#### SOURCE DOCUMENT

* * * * * * * * *

1.) Slow. I clicked on burndown and waited for it to give me info. As I type
this, I'm still waiting. If I actually needed this program, I would have given
up by now.

2.) I had to create a trial account to figure out what it actually did. Your
front page could explain a bit more (but maybe I'm not in the target
audience).

3.) What's a story? Why not call it "Project"? And what is a story point?

4.) Lots of wasted screen real estate. The table looks like this:

    
    
        [Add new story] empty  empty ...
    
        story 1         tasks  in progress ...
    

All that empty space next to [add new story] is annoying. I can close the "add
new story" frame to free it up, but that's confusing.

5.) I just finished all the tasks in a story. But the story is still there.
How do I mark the story as done? Can I do this?

6.) I'm still waiting for the burndown.

* * * * * * * * *

#### REQUIREMENT
In the feedback above, what did the writer have to create to learn what the program actually did?

#### COLLECTED DATA
* * * * * * * * *

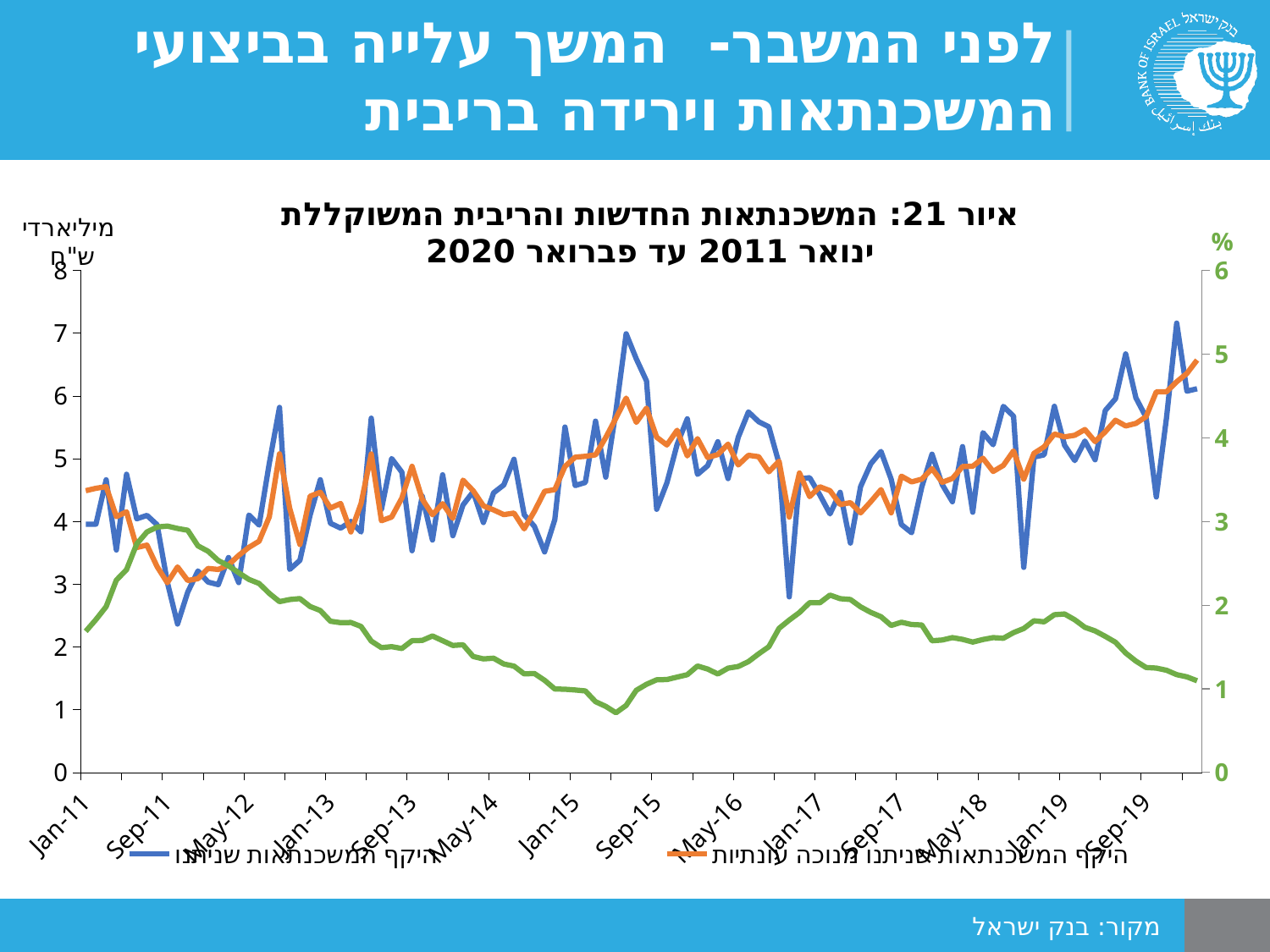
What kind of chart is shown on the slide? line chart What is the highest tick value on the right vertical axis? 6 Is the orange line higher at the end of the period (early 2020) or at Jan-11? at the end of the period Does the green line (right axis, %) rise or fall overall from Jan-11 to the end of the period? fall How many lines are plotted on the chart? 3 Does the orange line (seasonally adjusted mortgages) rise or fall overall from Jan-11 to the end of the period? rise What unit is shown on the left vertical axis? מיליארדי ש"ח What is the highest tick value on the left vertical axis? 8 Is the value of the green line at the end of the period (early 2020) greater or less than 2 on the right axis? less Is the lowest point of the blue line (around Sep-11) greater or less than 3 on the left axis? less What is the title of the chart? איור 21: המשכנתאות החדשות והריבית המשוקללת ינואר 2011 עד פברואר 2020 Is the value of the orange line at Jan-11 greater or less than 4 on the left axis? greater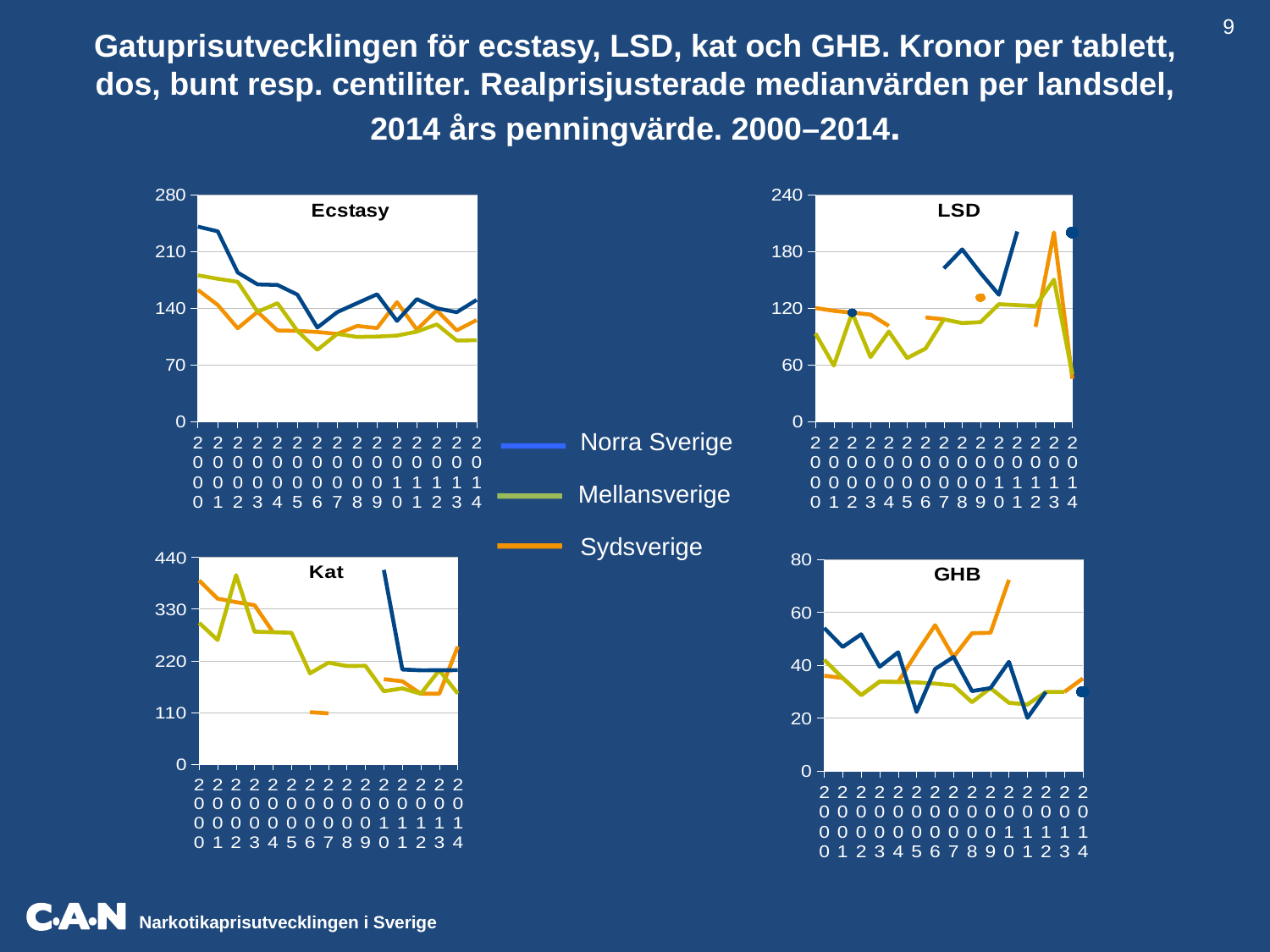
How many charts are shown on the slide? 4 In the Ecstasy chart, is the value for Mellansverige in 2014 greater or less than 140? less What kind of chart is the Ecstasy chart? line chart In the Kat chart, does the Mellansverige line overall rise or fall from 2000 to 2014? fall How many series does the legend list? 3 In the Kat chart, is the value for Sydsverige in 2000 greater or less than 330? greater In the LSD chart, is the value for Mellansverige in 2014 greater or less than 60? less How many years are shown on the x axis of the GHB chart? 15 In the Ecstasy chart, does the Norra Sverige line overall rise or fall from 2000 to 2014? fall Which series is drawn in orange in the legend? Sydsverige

* * * * * * * * *

#### RESULT OF THIS TASK
A trial account.